SIX-YEAR-OLD Rosie Wilson is absorbed in her lessons in her North Yorkshire classroom. Growing up in 21st Century Britain, her future should be full of hope and opportunity.

But will her options be shaped by her gender?

Will her life chances be limited by entrenched attitudes about women?

On International Women’s Day – a century on from the first women winning the vote – today’s Northern Echo newspaper and website is dedicated to equality in the North-East.

We reveal a huge gender gap in the number of male and female councillors in the region, and leading politicians, businesswomen, athletes, public sector workers and justice experts tell us what they think needs to change so Rosie – and all the other schoolgirls in her generation – can look forward to a fair future.

Comment by The Northern Echo

THE question we asked in The Northern Echo newsroom when we sat down to plan today’s edition – a special equality-themed paper for International Women’s Day, 100 years on from women winning the vote – was: Does it matter?

Does it matter that on every council in the region, men outnumber women?

Does it matter that just 41 per cent of MPs in the North-East and North Yorkshire are women?

Does it matter that, despite having our second female prime minister in history, just 26 per cent of the cabinet are women?

Does it matter that out of 97 High Court judges, 21 are women?

Does it matter that financial service boards consist of 20 per cent women?

Does it matter that out of the nine members of the Bank of England’s Monetary Policy Committee, eight are male and one female?
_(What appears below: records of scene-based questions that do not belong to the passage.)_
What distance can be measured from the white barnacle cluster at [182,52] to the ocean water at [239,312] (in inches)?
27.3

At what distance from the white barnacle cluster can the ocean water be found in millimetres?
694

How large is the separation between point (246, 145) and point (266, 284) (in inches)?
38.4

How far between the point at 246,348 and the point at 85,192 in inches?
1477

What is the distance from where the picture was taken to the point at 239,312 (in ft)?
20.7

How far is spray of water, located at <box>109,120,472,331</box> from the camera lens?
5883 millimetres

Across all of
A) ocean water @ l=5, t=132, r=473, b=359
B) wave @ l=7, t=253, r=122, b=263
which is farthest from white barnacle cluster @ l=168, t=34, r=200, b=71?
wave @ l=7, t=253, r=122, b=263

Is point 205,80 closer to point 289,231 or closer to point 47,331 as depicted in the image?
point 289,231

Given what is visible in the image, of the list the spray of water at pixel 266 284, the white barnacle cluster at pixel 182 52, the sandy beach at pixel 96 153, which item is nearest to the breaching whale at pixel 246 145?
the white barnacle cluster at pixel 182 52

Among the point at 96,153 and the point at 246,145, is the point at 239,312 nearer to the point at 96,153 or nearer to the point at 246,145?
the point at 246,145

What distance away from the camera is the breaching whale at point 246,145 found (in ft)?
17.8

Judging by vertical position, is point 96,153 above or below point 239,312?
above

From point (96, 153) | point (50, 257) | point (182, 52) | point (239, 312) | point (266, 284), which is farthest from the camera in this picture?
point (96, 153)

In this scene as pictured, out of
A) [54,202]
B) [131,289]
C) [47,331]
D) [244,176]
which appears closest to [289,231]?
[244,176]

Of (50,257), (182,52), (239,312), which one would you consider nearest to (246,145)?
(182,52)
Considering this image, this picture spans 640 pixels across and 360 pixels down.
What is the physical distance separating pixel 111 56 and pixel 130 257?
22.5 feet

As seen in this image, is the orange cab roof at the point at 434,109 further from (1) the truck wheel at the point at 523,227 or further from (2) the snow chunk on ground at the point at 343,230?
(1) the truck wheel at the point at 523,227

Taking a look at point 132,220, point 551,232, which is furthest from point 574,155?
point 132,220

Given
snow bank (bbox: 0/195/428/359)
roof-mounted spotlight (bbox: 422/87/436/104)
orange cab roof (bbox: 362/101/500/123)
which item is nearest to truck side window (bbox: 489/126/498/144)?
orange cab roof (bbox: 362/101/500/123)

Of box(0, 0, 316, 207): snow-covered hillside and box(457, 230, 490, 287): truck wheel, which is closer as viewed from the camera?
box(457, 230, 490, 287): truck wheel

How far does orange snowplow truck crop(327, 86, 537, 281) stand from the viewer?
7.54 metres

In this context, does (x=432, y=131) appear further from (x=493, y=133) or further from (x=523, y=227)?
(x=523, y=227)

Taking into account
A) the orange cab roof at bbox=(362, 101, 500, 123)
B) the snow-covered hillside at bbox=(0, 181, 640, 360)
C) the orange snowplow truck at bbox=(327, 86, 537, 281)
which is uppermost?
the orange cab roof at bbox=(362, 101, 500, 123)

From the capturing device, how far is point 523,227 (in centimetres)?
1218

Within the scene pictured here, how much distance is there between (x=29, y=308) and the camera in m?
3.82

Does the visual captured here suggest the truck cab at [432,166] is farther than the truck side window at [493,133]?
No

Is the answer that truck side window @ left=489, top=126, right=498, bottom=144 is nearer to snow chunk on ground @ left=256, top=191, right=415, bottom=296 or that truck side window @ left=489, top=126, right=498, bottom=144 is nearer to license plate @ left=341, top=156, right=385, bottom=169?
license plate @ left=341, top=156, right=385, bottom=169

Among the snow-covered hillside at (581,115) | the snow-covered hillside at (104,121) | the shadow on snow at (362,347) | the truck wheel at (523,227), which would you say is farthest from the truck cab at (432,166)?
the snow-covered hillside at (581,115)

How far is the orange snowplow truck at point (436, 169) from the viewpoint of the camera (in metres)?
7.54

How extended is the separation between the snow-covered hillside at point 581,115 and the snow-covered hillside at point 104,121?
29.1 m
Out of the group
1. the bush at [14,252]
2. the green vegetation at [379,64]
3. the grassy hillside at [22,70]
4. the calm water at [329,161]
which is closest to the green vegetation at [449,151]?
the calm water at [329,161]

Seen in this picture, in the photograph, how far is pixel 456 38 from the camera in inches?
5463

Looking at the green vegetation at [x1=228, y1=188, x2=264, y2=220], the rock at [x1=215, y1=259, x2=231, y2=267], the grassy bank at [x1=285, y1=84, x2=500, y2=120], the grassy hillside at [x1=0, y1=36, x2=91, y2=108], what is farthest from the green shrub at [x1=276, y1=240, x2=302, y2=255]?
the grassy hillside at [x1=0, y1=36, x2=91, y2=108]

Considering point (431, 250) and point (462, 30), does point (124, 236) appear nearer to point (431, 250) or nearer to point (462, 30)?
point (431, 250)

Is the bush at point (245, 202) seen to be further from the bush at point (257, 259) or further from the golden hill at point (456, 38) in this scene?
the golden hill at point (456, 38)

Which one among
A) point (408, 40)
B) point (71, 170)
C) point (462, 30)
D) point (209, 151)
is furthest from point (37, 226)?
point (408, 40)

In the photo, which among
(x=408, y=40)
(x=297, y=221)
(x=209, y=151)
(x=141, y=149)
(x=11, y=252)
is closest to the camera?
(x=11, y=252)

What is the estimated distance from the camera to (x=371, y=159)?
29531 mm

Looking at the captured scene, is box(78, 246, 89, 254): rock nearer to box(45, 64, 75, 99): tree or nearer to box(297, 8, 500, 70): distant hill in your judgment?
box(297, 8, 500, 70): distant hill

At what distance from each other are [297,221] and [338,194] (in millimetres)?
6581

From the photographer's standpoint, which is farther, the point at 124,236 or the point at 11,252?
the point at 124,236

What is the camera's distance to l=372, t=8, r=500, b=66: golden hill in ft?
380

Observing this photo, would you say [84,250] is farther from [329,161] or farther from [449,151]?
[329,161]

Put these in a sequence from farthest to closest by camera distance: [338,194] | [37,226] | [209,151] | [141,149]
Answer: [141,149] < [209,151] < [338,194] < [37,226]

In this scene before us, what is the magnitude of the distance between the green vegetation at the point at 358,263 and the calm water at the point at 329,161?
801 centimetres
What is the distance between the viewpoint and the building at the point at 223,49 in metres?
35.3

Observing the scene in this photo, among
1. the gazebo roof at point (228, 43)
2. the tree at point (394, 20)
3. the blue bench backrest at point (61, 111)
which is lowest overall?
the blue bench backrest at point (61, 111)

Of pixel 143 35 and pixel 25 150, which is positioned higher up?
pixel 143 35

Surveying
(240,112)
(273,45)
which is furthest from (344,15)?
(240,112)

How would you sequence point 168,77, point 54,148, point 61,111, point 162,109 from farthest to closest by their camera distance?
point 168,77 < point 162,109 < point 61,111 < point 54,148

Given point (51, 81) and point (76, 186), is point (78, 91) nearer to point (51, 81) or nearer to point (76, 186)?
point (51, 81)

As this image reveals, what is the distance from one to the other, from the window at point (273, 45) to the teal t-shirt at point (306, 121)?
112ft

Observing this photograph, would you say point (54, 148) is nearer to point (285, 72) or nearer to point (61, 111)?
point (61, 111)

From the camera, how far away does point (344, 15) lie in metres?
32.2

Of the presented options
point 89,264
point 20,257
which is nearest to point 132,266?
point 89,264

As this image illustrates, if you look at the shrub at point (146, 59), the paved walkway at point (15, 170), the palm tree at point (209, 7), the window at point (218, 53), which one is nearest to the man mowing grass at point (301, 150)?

The Northern Echo: Shining a light on inequality

The answer, we believe, is yes it does matter. It matters a lot. If women are not fairly represented in all these arenas, then a vital perspective is lost, priorities can be wrongly set, and crucially, the bodies responsible for vast areas of public life are in no way representative of the communities their decisions affect. The country loses out if women’s voices are not heard. We have given the first 11 pages of today’s paper over to a series of interviews with women from the region.

Women in politics, business, sport, justice, public services and the media who give a fascinating snapshot of their experiences, and what they believe needs to change to achieve true equality between the sexes. Women who have overcome personal adversity to help others, and those working at grassroots level on issues including domestic abuse, immigration and mental health. We’re highlighting their stories and views in the hope that schoolgirls like six-year-old Rosie Wilson, who features on our front page, can look forward to a fair future, free from the gender imbalances and stereotypes which are clearly still prevalent in today’s society.

Equality has become a hot topic over the last 12 months, even more so because of the pay row at the BBC and the Me Too and Time’s Up social media movements.

Whether Twitter hashtags can create the environment for sustainable change which reaches all sections of society, remains to be seen. But the more light that is shed on these issues, the more chance there is that things will be different – and better – for future generations of women. In publishing this edition, that is our aim.